- Objetivo da tarefa -
Prossiga o relato de memórias sobre a infância com Meinhard e a disciplina imposta pelo pai, começando logo depois da última frase do texto abaixo.

- Texto do exercício -
Meinhard e eu tínhamos apenas uma vaga noção disso tudo. Na nossa casa havia um lindo livro de ilustrações que costumávamos pegar emprestado para “brincar de padre” e fingir que aquilo era a Bíblia, porque na verdade ele era bem maior do que a Bíblia da nossa família. Um de nós ficava em pé, segurando o livro aberto, enquanto o outro recitava a missa. Na verdade, o livro era um álbum a ser completado para promover os feitos grandiosos do Terceiro Reich. Havia seções para diferentes categorias: obras públicas, túneis e represas em construção, comícios e discursos de Hitler, imensos navios novos, novos monumentos, grandes batalhas travadas na Polônia. Cada categoria tinha páginas em branco numeradas e, sempre que a pessoa ia a uma loja comprar alguma coisa ou investia em um bônus de guerra, tirava um retrato também numerado que colava no livro. Ao completar o álbum, a pessoa ganhava um prêmio. Eu adorava as páginas que retratavam magníficas estações de trem e potentes locomotivas cuspindo vapor e ficava fascinado com a imagem de dois homens andando por uma estrada de terra em um pequeno carrinho aberto, bombeando uma alavanca para cima e para baixo e fazendo o carrinho avançar – aquilo para mim era um retrato da aventura e da liberdade.
Meinhard e eu não tínhamos a menor ideia do que estávamos vendo, mas certo dia, quando fomos brincar de padre, o álbum tinha desaparecido. Viramos a casa do avesso. Por fim, fui perguntar a minha mãe aonde aquele lindo livro tinha ido parar. Afinal de contas, aquilo era a nossa Bíblia! Tudo o que ela respondeu foi: “Tivemos que entregar o livro.” Eu costumava pedir ao meu pai que me contasse algo sobre a guerra, ou então lhe fazia perguntas sobre o que ele tinha visto ou as experiências pelas quais tinha passado. Sua resposta era sempre a mesma: “Não há nada para contar.”
A resposta dele para a vida era a disciplina. Tínhamos uma rotina rígida e nada nela podia mudar: acordávamos às seis da manhã, e eu ou Meinhard tínhamos que ir buscar leite na fazenda vizinha. Quando ficamos um pouco mais velhos e começamos a praticar esportes, o exercício físico entrou para o rol das tarefas obrigatórias, e tínhamos que fazer jus ao café da manhã com abdominais. À tarde, depois de terminados os deveres escolares e as tarefas domésticas, meu pai nos fazia jogar futebol, independentemente do tempo que estivesse fazendo. Quando errávamos alguma jogada, sabíamos que ele gritaria com a gente.

- Seção de dados -
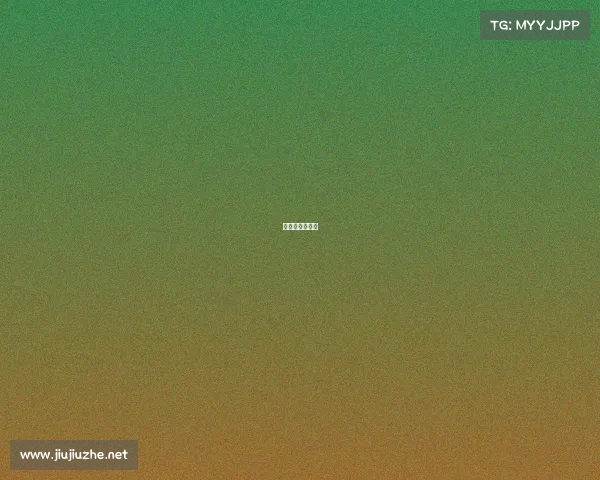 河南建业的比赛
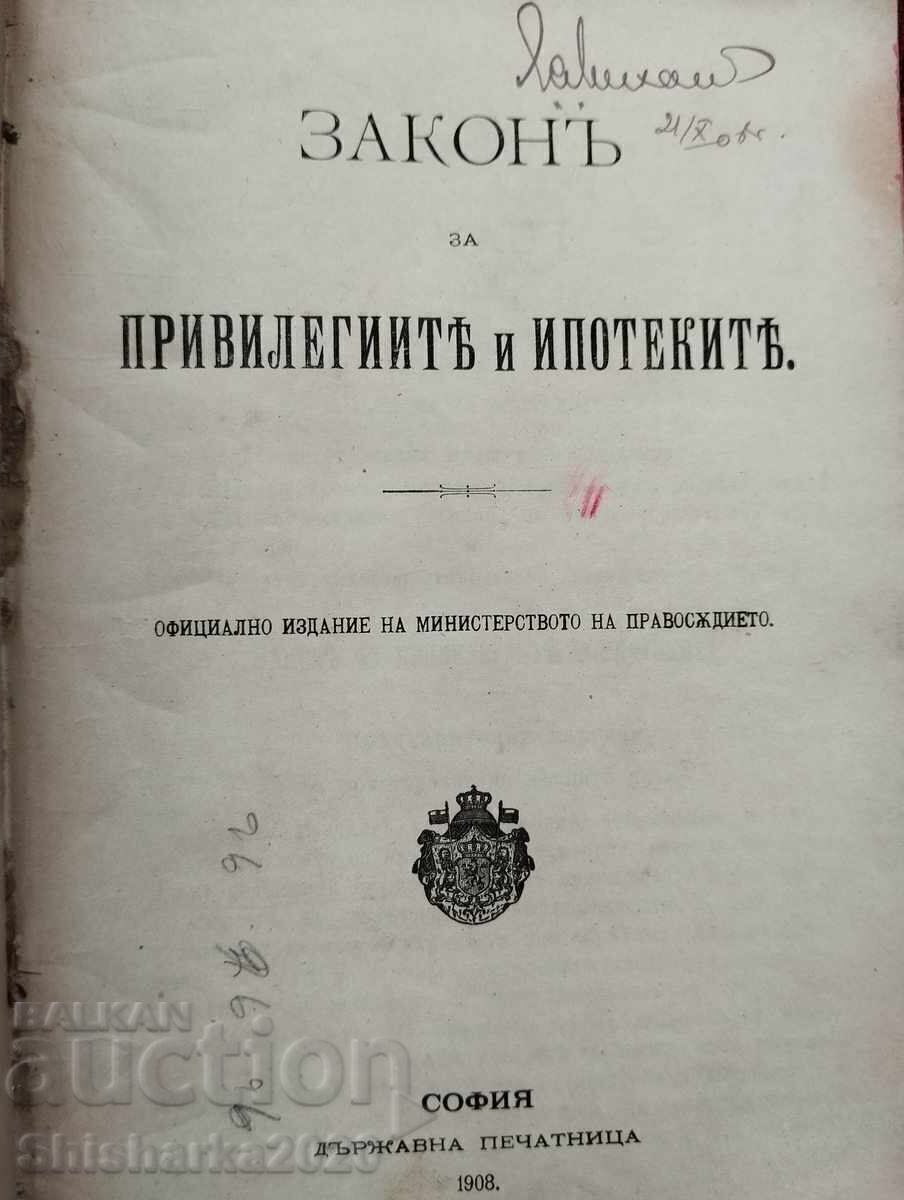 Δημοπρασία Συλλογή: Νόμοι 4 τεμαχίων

- Espaço para resposta -
Meu pai acreditava com essa mesma convicção em treinar nossos cérebros. Aos domingos, depois da missa, ele nos levava para um passeio em família: podia ser uma visita a outro povoado, uma peça de teatro, ou vê-lo se apresentar com a banda da polícia. Então, à noite, tínhamos que escrever um relatório de pelo menos 10 páginas sobre nossas atividades. Ele nos devolvia os relatórios cheios de comentários escritos em vermelho e, se tivéssemos errado a grafia de alguma palavra, éramos obrigados a copiá-la 50 vezes.
Eu amava meu pai e queria muito ser igual a ele. Lembro-me de uma vez, quando era pequeno, em que vesti seu uniforme de policial e subi em uma cadeira em frente ao espelho. O paletó descia quase até meus pés, mais parecendo uma túnica, e o quepe caía por cima do meu nariz. Mas ele não tinha paciência para os nossos problemas. Se quiséssemos uma bicicleta, dizia-nos para ganhar nosso próprio dinheiro e comprá-la. Nunca soube o que era ser bom o suficiente, forte o suficiente, inteligente o suficiente. Meu pai sempre me dizia que havia como melhorar. Muitos meninos teriam ficado traumatizados com essa exigência toda, mas no meu caso a disciplina surtiu efeito. Eu a transformei em determinação.
Meinhard e eu éramos muito chegados. Dormimos no mesmo quarto até eu completar 18 anos e sair de casa para me alistar no exército, mas eu nunca quis que fosse diferente. Até hoje me sinto mais confortável quando tenho alguém para conversar até pegar no sono.
Éramos ultracompetitivos, como os irmãos muitas vezes são – vivíamos tentando superar um ao outro e conquistar a aprovação de nosso pai, que, naturalmente, também era um atleta competitivo. Ele organizava corridas para nós e dizia: “Agora vamos ver quem é o melhor de verdade.” Éramos maiores do que a maioria dos outros meninos, mas, como eu era um ano mais novo, em geral quem ganhava essas competições era Meinhard.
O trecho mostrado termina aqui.